Where MiniMax Code helped us
The strongest use case we saw is structured, repeatable agent work. MiniMax Code fits tasks where the user has a house style, a pile of skills, and a workflow to follow every time. That includes editorial cleanup, source checking, draft repair, codebase exploration, internal scripts, report generation, and agent onboarding.
It also makes sense for multi-file work where the agent needs to read before it acts. A lot of coding tools fail because they jump straight to editing. MiniMax Code is more valuable when it is given the bigger context. That means the docs, the prior mistakes, the file map, the acceptance checklist, and the command outputs that prove whether the work stuck.
The model also helps with the kind of correction Michael gave here. If the user says, “This review should be ours, not theirs,” the agent has to understand that the issue is not a typo. It is an editorial ownership problem. A good coding agent needs that nuance if it is going to work inside a real publication instead of just producing content-shaped text.
Where we still keep it on a leash
MiniMax Code is promising, but our posture is still controlled adoption. A coding agent that can read files, write changes, run commands, and connect to accounts needs strict boundaries. It should not get production secrets, billing access, or broad write permissions by default. First, the workflow has to prove it can ask before risky actions and preserve user changes.
Long context can also create a new problem: the agent may have enough room to overthink. A low token price is useful only if the model uses that room productively. For Tech My Money, the winning behavior is simple: read the right context, make the narrow change, verify it, and stop.

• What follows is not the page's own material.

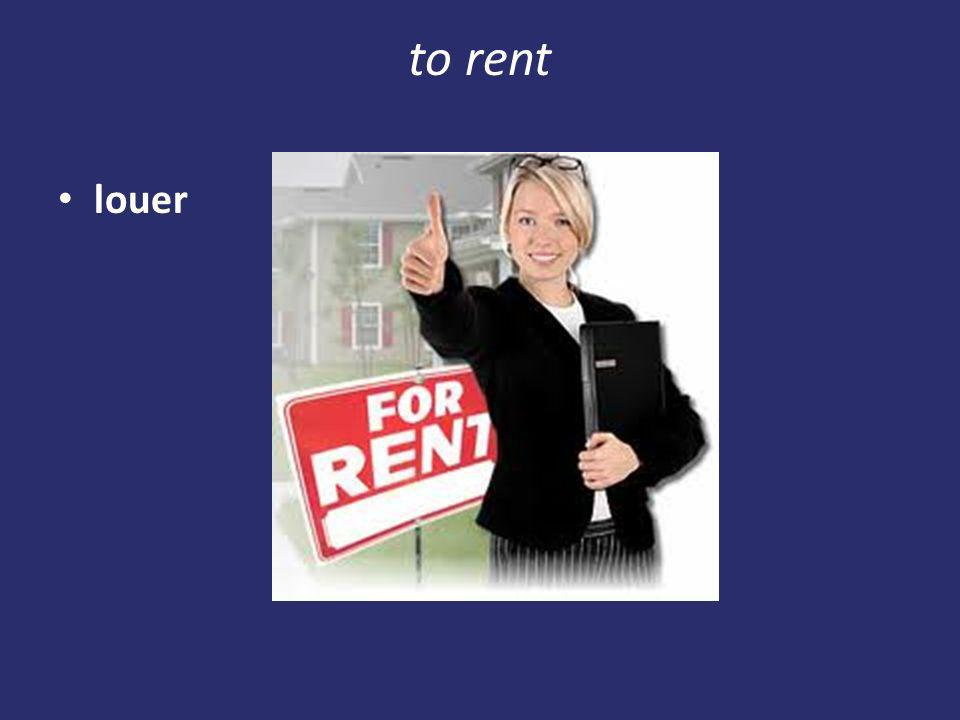 to rent louer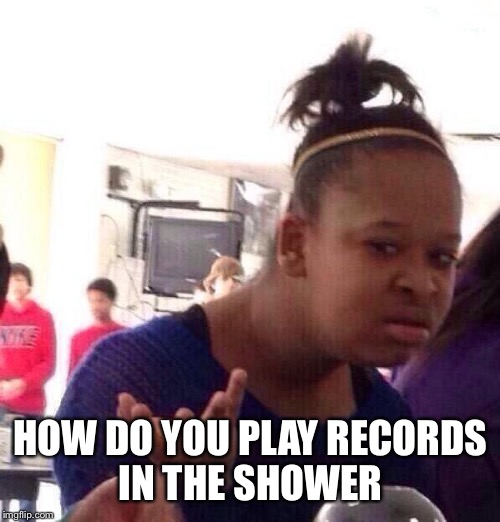Black Girl Wat Meme | HOW DO YOU PLAY RECORDS IN THE SHOWER | image tagged in memes,black girl wat | made w/ Imgflip meme maker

That is why MiniMax Code works best when paired with a strong operating manual. The model gives you room. The skills give it direction. Without the skills, it is just another agent app with a big context window. With the skills, it starts to look like a real assistant for repeatable production work.
Should you use it?
If you already use agents and keep hitting usage limits, MiniMax Code is worth a serious trial. Do not start with your most sensitive repo. Start with a real but safe workload. A documentation pass, an internal tool, a draft cleanup, a source-checking task, or a reversible prototype is enough. Give it your rules and see whether it follows them after the task gets messy.
For our workflow, the model’s biggest value is not raw benchmark bragging. It is that M3 makes long-context, rules-heavy agent sessions cheaper to run. That lets us train the agent on the way Tech My Money actually works, instead of pretending every task starts from zero.
MiniMax Code still has to earn trust task by task. But after testing it inside our own agent setup, I understand why it matters. M3 gives MiniMax Code enough context and pricing headroom to become a useful workflow agent. That is especially true for teams that already have clear skills, checklists, and review habits. The real upside is not replacing judgment. It is making our judgment easier to encode.
Primary materials checked: MiniMax Code, MiniMax M3, and MiniMax API pricing. Review judgment: Tech My Money hands-on onboarding and testing with our own agent skills and workflow.